#### WHAT IS BEING ASKED:
Copy each of the following records out line for line, changing nothing.

#### DATASET CONTENT:
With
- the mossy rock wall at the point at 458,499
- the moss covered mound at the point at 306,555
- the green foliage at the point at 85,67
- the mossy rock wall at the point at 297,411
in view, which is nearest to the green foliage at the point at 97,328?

#### ANSWER FOR THE TASK:
With
- the mossy rock wall at the point at 458,499
- the moss covered mound at the point at 306,555
- the green foliage at the point at 85,67
- the mossy rock wall at the point at 297,411
in view, which is nearest to the green foliage at the point at 97,328?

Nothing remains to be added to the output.